Insurance policies for a specific event are very different than holistic insurance coverage for your food truck. Typically, most festival organizers and venue owners require that food trucks and vendors carry at least $1 million in general liability coverage. However, only meeting the requirements for a specific event doesn’t ensure that food truck owners are investing in insurance that will allow their businesses the mobility and freedom they may need to grow.
It’s also important that food truck owners keep in mind that their businesses require different types of insurance policies for the many functions they perform. For example, property insurance can help protect the equipment and additional property built onto the truck, while commercial auto insurance helps cover the truck while it’s in motion to a festival or new location. Food truck owners should also consider purchasing workers’ compensation insurance, which can pay for workers’ medical bills if they’re injured on the job. Most states require business owners to purchase this coverage, although the laws can vary from state to state. Some states don’t mandate coverage unless businesses have at least five workers, while others require it for even one employee.
What are common issues that come up?
Though they work hard to mitigate them, food truck owners and their employees face a number of challenges and risks that traditional brick-and-mortar restaurants don’t. For example, because it’s difficult to regulate temperatures on a food truck, especially during the summer months, the risk of food contamination and food poisoning is higher than normal. Food trucks are also at a greater risk of accidentally exposing customers with food allergies to an allergen, due to the food being prepared within close proximity of all ingredients.
Slip and fall injuries both in and around the truck is another common risk that food truck employees face. These injuries can occur when the truck is being set up for an event, during the fast-paced process of preparing and serving food to customers or even to customers who are being served around the truck. Food trucks are also at a greater risk for loss and theft of food and other supplies.
What kind of insurance do vendors need to stay protected? Do requirements differ from state to state?
Typically, food trucks and vendors should consider investing in the following insurance policies to ensure they’re protected against the host of risks that may come their way:
General liability insurance, which protects food truck operators from third-party lawsuits over customers’ illnesses, bodily injuries, slander, false advertisement, copyright infringement on advertisements and property damage. It’s a basic business insurance policy that will protect your food truck against some of the most common lawsuits and pay for legal expenses that could otherwise bankrupt your business.
Business owner’s policy, which combines general liability insurance with business content coverage, covers basic third-party lawsuits as well as your physical property (i.e. equipment, workspace, inventory, etc.). Bonus: this policy will cost less than buying property and general liability separately.
Commercial auto insurance, which covers many of the costs related to an auto accident and is often mandatory for food trucks to have before filing for city permits or licenses. These plans also can cover repair costs, legal expenses if you’re sued and medical costs if you injure another person. Some policies may also include protection if an uninsured driver hits your truck.

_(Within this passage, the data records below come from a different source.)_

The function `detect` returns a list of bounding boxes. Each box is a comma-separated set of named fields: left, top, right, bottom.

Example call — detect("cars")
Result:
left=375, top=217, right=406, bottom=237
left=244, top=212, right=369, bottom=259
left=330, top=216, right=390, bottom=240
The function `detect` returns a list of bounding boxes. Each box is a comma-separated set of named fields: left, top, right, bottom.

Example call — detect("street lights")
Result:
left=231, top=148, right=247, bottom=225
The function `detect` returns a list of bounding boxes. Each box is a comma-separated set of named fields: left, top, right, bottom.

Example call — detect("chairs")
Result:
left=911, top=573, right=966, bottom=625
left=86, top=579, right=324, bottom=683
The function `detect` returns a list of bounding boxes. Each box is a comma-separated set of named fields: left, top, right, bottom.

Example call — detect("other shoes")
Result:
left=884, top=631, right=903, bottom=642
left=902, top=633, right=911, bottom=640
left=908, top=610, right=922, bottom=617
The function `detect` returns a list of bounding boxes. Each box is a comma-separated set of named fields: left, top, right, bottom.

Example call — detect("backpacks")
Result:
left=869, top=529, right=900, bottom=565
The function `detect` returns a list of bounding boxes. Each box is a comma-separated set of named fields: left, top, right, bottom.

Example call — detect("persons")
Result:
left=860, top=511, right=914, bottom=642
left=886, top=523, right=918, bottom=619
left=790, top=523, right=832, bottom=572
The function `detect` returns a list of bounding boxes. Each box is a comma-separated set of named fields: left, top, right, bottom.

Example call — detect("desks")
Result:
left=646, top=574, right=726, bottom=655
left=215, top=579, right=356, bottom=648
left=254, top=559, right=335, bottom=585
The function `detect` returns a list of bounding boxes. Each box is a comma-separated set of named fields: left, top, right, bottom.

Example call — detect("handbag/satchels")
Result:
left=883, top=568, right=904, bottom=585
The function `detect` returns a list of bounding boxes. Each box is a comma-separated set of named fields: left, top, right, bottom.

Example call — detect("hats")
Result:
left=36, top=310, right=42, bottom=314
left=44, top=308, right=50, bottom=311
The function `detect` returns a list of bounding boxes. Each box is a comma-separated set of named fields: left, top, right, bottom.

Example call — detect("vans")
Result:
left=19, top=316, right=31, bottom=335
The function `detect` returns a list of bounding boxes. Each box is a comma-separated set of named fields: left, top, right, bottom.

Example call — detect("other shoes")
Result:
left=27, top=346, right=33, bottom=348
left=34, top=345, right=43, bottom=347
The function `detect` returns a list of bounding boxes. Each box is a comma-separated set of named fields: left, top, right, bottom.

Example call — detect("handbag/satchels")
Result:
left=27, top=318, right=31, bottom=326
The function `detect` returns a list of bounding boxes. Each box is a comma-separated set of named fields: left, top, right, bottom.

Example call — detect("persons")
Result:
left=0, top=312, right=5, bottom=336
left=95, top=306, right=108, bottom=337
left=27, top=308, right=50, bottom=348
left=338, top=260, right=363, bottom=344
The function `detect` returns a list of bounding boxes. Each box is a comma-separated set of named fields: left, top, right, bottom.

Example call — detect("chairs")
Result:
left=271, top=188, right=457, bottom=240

Worker’s compensation insurance, which pays for the medical expenses, lost wages and lawsuits if one of your employees were to be injured on the job. Depending on state laws and contract requirements, you may consider purchasing this policy to cover employees or contractors, or even yourself, in the case of injury.
With that said, each food truck and vendor has its own unique needs, so owners should always do their research and speak with an insurance agent to determine what policies their city and state governments require before purchasing any mobile food truck permits and licenses.